There were two little girls about the same age in the testing room a while back. One had been coming for several months. She lives nearby, so she was able to come in once a week until we had tested enough to give her a fair amount of treatment in different areas. She was pretty allergic, so her testing took quite a while to complete. At first, she was a little anxious, but she soon settled into the routine of “pinch”, wait 8 minutes while playing with her DS , then another pinch. Her mom usually let her test about 2 hours at a time. Some of our patients come a long distance and it is not practical to test only 2 hours at a time, but to push a child beyond his or her level of endurance is often counterproductive.

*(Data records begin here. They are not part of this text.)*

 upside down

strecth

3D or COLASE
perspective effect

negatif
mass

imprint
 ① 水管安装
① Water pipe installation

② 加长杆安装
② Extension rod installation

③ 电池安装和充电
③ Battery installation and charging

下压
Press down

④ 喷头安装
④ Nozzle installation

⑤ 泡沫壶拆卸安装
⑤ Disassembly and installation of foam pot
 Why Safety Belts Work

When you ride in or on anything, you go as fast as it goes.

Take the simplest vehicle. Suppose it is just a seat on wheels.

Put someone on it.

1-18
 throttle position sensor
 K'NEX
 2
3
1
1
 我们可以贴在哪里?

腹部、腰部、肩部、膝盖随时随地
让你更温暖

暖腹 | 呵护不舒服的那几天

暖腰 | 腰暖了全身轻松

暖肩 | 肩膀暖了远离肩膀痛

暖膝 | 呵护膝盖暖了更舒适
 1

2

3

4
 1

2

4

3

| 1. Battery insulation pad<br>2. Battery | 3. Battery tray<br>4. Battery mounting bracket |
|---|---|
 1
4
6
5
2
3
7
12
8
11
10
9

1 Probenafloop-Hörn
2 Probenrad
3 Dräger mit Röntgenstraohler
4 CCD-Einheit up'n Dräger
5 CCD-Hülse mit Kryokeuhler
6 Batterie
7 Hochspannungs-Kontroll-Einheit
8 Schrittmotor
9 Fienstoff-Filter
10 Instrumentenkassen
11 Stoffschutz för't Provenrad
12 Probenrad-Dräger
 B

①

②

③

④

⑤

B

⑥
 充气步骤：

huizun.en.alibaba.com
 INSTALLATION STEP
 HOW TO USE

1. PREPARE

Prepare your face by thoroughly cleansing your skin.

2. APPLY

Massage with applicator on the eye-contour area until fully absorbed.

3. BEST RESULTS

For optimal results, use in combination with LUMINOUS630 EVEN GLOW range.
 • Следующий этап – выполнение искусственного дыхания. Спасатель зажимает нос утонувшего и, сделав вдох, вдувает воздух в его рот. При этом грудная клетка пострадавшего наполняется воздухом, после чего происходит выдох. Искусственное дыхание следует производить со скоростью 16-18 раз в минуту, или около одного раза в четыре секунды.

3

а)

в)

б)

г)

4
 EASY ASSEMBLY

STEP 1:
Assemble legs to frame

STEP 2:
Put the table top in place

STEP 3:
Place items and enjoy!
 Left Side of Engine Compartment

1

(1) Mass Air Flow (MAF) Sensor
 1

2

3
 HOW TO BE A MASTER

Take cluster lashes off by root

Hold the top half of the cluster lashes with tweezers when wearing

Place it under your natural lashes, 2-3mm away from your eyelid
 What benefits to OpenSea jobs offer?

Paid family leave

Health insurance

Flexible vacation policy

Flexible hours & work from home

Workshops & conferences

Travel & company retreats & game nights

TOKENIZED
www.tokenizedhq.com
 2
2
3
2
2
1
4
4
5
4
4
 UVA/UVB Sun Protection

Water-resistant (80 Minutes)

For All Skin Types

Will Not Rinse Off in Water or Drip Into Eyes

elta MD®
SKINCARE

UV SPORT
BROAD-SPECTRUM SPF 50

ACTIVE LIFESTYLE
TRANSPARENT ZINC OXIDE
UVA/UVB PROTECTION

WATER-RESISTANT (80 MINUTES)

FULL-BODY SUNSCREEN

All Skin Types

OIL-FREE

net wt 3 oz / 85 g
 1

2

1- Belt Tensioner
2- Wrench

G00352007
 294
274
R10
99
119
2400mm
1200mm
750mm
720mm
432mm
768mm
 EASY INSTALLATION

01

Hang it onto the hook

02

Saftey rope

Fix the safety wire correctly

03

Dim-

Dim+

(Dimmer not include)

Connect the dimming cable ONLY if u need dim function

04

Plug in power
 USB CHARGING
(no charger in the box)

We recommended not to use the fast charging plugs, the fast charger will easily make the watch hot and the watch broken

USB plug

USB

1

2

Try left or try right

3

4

The other little girl, a new patient, was pretty typical of children who test. She was frightened—there were needles involved! Her dad brought her, and he was loving but firm. No matter how many tears she shed, she was going to be tested, “or else.” I think this dad was using a combination of firmness, threat and reward. The formula, whatever it was, seemed to be effective and eventually, the little girl let me stick her. She wasn’t happy about it, but we settled into a routine. With each stick she put up less resistance, and I even heard her laugh a time or two. I never tell a child that testing doesn’t hurt. I’ve been tested, and sometimes it feels like a bee sting. Some children really don’t seem to mind the sticks, but they are in the minority. The pain doesn’t last long, and when we neutralize patients to enough of the antigens which may be a problem for them, it seems to have a calming effect, which allows the child to test with less anxiety and discomfort.

Trying to reason with children doesn’t seem to work when fear is in control. Even threats of losing a privilege, or missing out on an anticipated treat don’t always work. Money? The child often agrees to a bargain before testing begins, but a delayed reward doesn’t seem so appealing when the reality sets in. If the parent brings a pocketful of quarters (or singles) the immediate reward system may work if the child can be persuaded to try the first stick.

Sometimes it seems as if the child is in charge—a bad situation for all concerned. I believe children should be allowed to choose in some situations, but when it comes to their health, probably not. If the parent is anxious about the process, the child often picks up on the parent’s attitude, and this situation makes things harder for the child and the tester. Loving firmness from a parent who is in control of the situation seems to work better than anything else.